▶ [REQUIREMENT] Skip every picture. Print each line from the one containing "Apartamento com 3" through the end of the records below, word for word.
══ THE INPUT
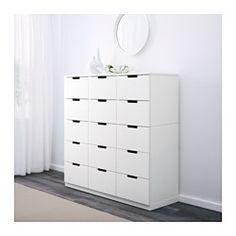 IKEA - NORDLI, Cassettiera con 15 cassetti, , La casa deve essere un luogo sicuro per tutta la famiglia. Ecco perché è incluso un accessorio di sicurezza con cui fissare la cassettiera alla parete.Puoi usare una sola cassettiera o combinarne diverse, per creare una soluzione allo spazio che hai a disposizione.Puoi creare il tuo stile combinando cassettiere di diversi colori.L'ammortizzatore integrato frena il cassetto, facendolo chiudere lentamente e silenziosamente.Le guide di scorr...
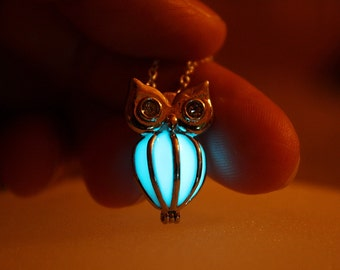 Locket OWL pendant GLOW in the DARK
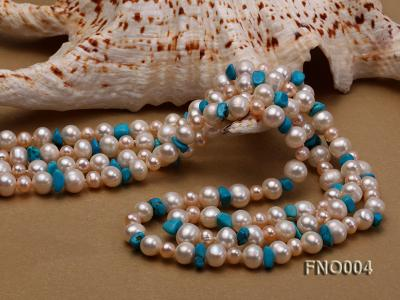 4-5/7-8mm natural white and pink round freshwater pearl with turquoise chips necklace FNO004 Image 5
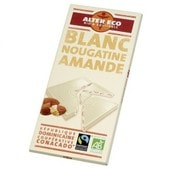 Alter Eco Chocolat Blanc Nougatine Amandes Bio Et �quitable 100 G - Origine : R�publique Dominicaine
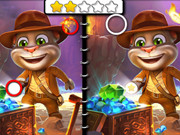 Talking Tom Five Differences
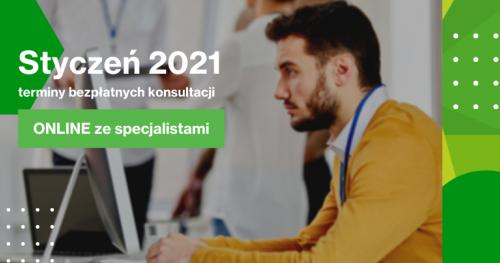 Darmowe Konsultacje Styczeń - Dąbrowski Inkubator Przedsiębiorczości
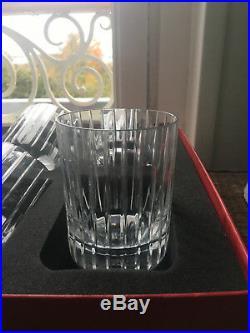 6 verres whisky cristal BACCARAT Harmonie état parfait emballage origine
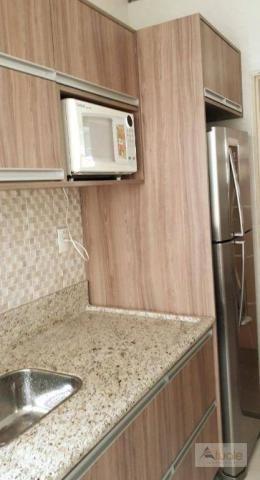 Apartamento com 3 dormitórios para alugar, 65 m² - parque euclides miranda - sumaré/sp - Foto 2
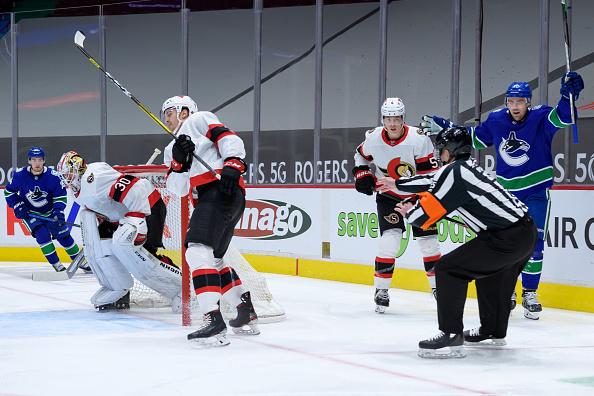 Ottawa Senators Penalty Kill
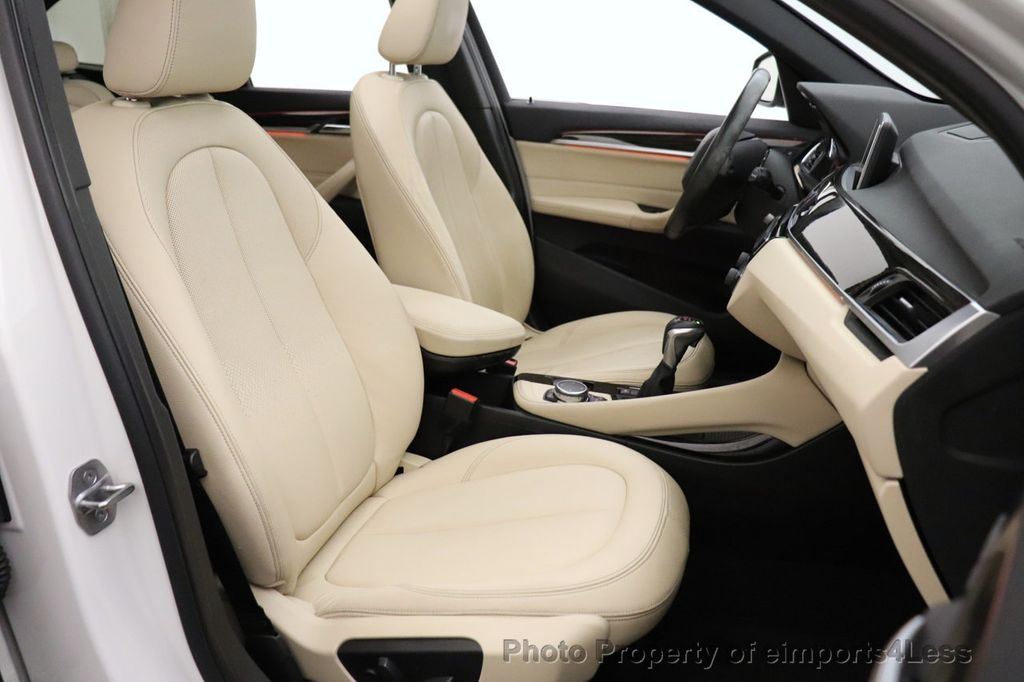 2016 BMW X1 CERTIFIED X1 xDrive28i AWD TECH PANO NAV CAM - 18545379 - 6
════
▶ [ANSWER BOX]
 Apartamento com 3 dormitórios para alugar, 65 m² - parque euclides miranda - sumaré/sp - Foto 2
 Ottawa Senators Penalty Kill
 2016 BMW X1 CERTIFIED X1 xDrive28i AWD TECH PANO NAV CAM - 18545379 - 6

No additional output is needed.